Driven by desire and dread, he hammered again, opening a gaping wound in the wall. Blackness poured out, spreading across the floor, thick as syrup and deeper than shadows should be.
Out of that blackness, a pale hand emerged. It was slender, delicate, with fingertips coated in something wet. Slowly, painfully, it pulled forward, revealing an arm, then a shoulder. Dinesh watched paralysed, unable to scream or move, caught between terror and fascination.
The woman crawled into his world. Naked, drenched, her skin pale blue like frostbitten flesh, hair dark as ink cascading down her thin body. Eyes wide, glistening like polished obsidian, fixed on him, unblinking.
"Thank you," she whispered, her voice echoing softly as though it came from within him. "I've waited so long."
She reached for his face, fingers gentle yet piercingly cold. Dinesh felt warmth drain from his body, siphoned into her fingertips. She smiled softly, kindly, as life ebbed slowly from him.

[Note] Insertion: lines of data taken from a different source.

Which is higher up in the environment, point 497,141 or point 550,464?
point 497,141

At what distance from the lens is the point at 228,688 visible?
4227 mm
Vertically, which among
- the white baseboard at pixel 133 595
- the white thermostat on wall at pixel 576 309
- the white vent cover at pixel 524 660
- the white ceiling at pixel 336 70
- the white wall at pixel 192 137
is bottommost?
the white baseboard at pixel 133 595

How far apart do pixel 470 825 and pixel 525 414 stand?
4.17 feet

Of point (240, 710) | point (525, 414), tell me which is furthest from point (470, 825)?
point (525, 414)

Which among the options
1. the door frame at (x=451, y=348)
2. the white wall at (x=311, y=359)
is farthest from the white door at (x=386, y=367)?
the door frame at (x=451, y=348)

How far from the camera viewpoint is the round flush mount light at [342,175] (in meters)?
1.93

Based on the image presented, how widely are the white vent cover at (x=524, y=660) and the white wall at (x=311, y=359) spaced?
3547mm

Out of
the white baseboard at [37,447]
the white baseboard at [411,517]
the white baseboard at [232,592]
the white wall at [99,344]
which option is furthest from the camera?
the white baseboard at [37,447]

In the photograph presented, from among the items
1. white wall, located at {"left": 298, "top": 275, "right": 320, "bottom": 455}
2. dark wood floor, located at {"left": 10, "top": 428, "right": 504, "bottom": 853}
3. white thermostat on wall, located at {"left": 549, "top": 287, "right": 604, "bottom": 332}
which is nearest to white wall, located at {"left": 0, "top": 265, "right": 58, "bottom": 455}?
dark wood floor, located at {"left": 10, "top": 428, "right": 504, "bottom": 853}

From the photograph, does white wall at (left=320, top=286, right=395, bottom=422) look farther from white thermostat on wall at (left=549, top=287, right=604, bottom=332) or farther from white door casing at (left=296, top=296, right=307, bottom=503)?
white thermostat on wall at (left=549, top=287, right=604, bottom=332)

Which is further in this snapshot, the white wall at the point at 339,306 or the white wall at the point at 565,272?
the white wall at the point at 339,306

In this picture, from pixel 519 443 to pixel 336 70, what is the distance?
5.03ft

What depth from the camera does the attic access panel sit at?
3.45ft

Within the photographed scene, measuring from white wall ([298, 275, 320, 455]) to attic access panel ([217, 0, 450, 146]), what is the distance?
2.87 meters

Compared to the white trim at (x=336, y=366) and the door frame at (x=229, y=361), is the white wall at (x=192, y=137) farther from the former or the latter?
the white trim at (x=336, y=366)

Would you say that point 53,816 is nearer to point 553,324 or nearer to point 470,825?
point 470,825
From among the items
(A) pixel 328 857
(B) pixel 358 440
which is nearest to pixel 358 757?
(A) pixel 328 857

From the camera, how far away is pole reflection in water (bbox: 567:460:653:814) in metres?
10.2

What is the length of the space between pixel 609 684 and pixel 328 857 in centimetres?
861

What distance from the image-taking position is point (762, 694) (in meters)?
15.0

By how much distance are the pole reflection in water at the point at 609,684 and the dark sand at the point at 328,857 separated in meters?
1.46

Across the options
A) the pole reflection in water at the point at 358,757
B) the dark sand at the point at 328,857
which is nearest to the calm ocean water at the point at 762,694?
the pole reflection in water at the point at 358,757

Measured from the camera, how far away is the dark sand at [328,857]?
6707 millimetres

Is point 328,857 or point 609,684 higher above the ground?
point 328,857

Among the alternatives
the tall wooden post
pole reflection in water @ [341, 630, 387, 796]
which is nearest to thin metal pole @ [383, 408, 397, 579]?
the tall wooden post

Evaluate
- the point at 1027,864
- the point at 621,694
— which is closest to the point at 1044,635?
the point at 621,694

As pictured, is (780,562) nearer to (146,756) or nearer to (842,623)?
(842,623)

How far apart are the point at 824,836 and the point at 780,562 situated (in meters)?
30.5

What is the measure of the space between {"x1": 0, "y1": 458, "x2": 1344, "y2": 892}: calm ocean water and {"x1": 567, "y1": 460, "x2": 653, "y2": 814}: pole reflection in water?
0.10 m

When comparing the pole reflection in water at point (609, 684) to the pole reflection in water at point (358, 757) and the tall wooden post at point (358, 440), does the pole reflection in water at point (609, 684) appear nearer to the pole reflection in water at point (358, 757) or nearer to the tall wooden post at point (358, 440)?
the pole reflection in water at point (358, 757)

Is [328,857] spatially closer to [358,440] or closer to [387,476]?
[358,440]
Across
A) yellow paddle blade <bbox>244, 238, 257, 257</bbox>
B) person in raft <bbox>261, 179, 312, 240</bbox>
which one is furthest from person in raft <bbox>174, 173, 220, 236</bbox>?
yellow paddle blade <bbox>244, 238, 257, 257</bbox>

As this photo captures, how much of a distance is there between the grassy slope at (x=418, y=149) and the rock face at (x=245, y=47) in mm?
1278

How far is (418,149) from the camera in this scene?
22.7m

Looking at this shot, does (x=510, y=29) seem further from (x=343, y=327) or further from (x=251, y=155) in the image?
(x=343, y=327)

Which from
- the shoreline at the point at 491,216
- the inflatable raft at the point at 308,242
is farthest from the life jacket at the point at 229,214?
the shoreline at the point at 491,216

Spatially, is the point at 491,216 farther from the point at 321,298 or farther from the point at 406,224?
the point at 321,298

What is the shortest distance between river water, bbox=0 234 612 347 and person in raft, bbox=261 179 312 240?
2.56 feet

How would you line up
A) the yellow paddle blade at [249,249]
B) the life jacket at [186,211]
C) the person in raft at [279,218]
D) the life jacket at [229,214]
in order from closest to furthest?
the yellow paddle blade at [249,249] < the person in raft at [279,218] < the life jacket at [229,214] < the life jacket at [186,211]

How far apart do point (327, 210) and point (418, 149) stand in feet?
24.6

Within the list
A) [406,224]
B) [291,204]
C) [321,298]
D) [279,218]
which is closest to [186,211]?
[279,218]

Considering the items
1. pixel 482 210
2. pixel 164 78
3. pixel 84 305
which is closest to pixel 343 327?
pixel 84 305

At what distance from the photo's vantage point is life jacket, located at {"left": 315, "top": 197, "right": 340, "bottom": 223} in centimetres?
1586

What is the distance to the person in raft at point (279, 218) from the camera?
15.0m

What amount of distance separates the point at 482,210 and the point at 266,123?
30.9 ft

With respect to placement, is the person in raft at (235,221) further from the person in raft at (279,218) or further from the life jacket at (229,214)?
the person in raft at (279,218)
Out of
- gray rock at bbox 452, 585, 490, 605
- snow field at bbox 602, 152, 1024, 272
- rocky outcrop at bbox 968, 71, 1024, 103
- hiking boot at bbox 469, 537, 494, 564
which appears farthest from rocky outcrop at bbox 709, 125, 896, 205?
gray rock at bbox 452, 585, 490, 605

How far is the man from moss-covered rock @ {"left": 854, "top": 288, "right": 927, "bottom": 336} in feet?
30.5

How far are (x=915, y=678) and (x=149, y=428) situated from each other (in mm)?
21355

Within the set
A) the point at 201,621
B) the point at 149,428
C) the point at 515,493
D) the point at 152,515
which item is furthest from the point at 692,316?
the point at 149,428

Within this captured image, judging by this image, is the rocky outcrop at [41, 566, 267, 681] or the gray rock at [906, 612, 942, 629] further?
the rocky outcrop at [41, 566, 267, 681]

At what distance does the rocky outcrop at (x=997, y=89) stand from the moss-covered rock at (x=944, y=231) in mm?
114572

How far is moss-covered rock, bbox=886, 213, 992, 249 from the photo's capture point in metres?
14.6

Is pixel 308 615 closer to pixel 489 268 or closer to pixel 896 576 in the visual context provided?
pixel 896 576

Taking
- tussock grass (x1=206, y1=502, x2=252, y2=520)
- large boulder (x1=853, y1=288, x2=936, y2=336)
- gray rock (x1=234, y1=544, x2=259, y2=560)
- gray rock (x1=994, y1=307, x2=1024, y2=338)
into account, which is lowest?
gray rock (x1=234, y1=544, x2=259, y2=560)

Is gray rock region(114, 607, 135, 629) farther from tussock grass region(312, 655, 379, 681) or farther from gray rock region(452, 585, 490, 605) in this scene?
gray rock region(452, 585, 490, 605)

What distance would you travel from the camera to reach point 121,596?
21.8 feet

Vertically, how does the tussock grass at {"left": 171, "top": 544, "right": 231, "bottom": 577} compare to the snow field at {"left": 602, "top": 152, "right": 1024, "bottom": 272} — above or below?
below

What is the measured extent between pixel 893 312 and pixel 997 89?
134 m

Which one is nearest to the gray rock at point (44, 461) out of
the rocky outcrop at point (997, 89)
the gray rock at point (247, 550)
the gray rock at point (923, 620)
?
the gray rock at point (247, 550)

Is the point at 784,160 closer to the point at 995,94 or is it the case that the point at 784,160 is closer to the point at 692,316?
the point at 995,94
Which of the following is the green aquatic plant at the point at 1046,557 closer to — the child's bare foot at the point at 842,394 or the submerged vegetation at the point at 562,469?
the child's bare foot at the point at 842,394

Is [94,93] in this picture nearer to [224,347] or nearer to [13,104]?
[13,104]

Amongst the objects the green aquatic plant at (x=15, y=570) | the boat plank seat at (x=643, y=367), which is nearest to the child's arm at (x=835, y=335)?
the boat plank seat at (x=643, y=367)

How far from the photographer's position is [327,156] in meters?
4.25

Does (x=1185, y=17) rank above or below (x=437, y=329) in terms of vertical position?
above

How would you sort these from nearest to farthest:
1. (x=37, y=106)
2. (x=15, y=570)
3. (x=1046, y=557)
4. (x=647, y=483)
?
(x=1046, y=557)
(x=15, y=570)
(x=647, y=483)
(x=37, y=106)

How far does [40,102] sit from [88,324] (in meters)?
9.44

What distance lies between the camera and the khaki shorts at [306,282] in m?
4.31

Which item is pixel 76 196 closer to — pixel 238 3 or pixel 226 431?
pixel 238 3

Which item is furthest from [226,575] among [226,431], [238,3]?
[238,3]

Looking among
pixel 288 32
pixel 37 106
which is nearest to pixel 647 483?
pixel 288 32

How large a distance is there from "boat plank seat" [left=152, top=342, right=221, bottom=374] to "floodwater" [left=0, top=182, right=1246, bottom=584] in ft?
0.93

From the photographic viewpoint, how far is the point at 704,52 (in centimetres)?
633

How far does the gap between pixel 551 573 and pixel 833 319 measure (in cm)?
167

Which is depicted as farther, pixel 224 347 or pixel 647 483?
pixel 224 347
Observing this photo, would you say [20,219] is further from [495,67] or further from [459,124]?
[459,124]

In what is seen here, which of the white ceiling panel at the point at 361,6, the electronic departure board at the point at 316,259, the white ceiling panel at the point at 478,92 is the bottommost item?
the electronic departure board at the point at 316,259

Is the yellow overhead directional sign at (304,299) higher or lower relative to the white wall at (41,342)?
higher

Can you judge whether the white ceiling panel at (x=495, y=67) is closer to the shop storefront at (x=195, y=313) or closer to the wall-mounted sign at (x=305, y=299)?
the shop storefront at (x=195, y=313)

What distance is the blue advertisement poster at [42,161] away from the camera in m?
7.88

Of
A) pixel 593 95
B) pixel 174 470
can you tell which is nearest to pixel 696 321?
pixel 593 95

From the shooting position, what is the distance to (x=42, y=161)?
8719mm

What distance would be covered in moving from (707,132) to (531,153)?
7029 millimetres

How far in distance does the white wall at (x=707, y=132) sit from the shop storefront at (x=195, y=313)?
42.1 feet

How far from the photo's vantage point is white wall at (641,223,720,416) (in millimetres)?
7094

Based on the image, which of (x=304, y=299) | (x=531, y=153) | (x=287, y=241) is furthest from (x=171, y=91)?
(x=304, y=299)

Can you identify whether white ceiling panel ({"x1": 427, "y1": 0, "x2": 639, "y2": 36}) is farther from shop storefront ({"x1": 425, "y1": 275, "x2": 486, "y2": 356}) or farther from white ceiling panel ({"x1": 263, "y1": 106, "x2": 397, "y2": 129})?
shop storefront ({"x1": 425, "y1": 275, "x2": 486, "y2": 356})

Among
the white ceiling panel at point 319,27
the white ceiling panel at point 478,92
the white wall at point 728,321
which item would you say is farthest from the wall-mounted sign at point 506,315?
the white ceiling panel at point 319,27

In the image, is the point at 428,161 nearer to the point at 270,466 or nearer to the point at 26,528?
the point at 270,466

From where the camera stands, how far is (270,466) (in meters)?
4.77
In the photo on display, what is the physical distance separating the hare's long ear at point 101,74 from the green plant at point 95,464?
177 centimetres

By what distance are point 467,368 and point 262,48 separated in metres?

Days passed unnoticed in Pragati Apartments. Mail piled outside 9C. Neighbours ignored the silence, comfortable with indifference.
Then, one evening, a moving truck arrived, delivering sparse furniture—a bed, a desk, and a single chair—to flat 9C. A young woman named Kavya moved in. She appreciated the dullness, the quiet anonymity. On her first night, she noticed a faint outline of fresh plaster on the wall.
Curiously, she touched it. The wall felt unusually warm.
As she drifted to sleep, she thought she heard a whisper, gentle, pleading. She dismissed it as imagination. A trick of tiredness, surely nothing more.
In the blackness behind the wall, something stirred softly, whispering to itself, patiently waiting for the warmth of another listener.